** begin DATA FOR THIS TASK **
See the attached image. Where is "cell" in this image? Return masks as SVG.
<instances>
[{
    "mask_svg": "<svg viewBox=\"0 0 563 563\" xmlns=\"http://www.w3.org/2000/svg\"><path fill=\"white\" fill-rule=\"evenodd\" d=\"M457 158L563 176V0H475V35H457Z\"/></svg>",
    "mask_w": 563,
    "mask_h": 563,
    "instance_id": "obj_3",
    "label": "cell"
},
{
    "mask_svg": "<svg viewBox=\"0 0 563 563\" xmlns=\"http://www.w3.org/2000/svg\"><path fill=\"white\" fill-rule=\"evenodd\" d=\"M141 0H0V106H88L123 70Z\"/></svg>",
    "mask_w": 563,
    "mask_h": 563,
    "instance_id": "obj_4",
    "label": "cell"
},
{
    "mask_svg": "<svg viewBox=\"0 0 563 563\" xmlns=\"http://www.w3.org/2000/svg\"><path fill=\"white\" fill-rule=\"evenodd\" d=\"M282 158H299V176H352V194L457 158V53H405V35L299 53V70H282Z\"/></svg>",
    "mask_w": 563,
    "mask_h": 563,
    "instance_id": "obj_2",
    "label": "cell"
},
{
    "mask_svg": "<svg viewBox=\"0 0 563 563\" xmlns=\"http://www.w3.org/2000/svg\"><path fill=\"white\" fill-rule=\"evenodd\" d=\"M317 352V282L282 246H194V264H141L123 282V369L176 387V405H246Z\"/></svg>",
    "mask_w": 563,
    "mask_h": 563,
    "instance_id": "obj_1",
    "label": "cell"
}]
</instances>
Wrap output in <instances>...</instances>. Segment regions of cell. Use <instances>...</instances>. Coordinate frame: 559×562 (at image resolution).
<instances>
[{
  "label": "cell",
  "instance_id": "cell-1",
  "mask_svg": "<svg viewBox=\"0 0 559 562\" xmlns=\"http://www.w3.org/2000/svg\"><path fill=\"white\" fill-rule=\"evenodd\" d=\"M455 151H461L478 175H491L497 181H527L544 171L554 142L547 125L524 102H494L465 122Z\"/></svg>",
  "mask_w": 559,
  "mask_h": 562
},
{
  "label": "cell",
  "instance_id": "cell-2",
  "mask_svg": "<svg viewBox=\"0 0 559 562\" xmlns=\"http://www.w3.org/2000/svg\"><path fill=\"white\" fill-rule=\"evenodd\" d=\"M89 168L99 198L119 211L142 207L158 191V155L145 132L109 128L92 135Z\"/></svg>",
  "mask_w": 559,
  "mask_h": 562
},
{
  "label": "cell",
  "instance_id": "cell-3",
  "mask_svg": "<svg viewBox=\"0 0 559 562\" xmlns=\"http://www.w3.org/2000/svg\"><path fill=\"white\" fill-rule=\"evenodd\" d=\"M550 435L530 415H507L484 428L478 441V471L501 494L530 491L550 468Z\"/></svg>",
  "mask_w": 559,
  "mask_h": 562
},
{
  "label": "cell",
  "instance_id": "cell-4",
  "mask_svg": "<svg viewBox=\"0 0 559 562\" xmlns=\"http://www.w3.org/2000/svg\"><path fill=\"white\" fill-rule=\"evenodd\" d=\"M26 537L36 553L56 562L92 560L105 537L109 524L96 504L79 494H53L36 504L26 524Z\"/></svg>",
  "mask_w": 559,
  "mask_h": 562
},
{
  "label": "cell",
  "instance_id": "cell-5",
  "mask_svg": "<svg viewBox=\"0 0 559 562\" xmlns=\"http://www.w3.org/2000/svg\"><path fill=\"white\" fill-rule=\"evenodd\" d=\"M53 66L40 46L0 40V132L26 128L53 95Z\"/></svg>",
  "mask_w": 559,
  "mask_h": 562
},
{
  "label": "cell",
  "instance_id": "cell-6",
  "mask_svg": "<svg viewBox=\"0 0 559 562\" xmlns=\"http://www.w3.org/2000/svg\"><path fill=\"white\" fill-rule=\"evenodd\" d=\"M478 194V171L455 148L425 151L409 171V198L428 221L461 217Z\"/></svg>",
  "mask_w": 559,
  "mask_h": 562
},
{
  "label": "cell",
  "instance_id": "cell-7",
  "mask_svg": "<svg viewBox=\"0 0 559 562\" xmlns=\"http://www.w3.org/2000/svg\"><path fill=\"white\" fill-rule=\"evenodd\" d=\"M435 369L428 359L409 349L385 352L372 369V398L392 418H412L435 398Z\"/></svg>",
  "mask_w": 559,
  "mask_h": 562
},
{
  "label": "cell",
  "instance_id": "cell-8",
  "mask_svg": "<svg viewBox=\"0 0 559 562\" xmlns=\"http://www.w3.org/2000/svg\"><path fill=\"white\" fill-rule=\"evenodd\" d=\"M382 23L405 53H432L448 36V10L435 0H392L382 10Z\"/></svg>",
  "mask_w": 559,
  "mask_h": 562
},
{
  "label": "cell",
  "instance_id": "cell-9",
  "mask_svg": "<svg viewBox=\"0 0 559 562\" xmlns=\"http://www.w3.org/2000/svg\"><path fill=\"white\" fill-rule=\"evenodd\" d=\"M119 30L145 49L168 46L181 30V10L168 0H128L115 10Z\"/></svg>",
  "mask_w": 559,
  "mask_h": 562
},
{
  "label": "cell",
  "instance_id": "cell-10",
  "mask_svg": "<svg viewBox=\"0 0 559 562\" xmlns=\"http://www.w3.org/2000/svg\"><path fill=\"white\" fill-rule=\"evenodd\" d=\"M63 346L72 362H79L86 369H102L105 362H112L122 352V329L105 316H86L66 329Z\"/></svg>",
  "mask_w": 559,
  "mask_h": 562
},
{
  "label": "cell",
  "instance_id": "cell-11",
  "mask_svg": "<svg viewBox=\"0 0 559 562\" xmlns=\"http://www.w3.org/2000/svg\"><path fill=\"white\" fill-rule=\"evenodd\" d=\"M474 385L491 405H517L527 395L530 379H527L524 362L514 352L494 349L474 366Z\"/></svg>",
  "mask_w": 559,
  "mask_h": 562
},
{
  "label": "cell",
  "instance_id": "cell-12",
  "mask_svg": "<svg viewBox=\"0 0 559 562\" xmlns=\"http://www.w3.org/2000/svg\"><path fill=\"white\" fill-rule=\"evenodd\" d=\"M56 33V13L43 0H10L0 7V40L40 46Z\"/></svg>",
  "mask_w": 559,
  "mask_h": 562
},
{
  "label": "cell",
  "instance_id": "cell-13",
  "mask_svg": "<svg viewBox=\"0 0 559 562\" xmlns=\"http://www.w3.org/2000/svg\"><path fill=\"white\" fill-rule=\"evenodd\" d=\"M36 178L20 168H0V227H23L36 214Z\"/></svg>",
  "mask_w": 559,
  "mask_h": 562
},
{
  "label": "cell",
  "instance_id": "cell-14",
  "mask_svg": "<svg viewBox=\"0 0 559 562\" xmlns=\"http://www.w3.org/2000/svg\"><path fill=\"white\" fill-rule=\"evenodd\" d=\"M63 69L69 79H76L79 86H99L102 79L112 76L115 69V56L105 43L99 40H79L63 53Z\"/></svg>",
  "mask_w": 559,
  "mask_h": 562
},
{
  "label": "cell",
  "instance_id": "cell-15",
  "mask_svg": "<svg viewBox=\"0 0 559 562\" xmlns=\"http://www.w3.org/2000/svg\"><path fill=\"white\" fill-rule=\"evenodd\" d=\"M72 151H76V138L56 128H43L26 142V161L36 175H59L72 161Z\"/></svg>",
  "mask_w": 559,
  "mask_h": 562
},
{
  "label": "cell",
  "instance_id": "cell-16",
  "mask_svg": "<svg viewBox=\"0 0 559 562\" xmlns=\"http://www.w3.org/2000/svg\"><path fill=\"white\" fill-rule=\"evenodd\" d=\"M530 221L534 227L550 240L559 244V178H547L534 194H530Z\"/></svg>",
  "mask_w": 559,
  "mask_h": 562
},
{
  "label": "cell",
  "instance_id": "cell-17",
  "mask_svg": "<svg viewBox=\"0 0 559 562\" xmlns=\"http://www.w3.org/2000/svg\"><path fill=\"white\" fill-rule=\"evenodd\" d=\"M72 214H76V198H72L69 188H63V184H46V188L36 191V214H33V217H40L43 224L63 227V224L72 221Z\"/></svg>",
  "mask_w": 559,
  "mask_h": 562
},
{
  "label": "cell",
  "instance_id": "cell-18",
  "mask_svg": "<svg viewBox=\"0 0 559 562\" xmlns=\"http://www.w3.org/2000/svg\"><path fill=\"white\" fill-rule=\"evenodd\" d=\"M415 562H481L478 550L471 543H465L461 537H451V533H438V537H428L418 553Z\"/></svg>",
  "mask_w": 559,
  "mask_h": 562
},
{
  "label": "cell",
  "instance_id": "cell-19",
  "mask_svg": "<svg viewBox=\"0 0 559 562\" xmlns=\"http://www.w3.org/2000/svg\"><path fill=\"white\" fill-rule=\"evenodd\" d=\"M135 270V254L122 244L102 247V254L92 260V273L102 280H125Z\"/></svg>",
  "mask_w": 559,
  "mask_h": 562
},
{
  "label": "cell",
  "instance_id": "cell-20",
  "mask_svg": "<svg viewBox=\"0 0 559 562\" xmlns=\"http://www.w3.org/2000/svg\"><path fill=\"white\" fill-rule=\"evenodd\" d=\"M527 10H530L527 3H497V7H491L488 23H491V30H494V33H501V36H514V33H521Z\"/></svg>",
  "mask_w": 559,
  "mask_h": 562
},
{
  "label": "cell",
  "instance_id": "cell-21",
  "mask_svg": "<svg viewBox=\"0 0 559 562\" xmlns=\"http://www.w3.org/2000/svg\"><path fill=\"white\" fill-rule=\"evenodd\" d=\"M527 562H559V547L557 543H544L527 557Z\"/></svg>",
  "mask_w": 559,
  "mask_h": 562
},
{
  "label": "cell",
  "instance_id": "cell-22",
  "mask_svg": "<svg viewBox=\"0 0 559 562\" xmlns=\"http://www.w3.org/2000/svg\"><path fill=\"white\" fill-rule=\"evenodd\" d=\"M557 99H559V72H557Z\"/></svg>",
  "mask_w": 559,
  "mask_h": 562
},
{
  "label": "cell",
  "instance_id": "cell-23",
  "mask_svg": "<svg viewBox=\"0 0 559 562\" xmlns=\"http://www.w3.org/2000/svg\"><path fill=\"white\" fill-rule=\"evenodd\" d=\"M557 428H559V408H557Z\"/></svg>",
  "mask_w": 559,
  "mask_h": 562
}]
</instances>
** end DATA FOR THIS TASK **
→ **GIVEN INSTRUCTION**:
Count the lines in the records above that contain the string "image", treating uppercase and lowercase as distinct. Reply with the number only.

→ **RESULT**:
2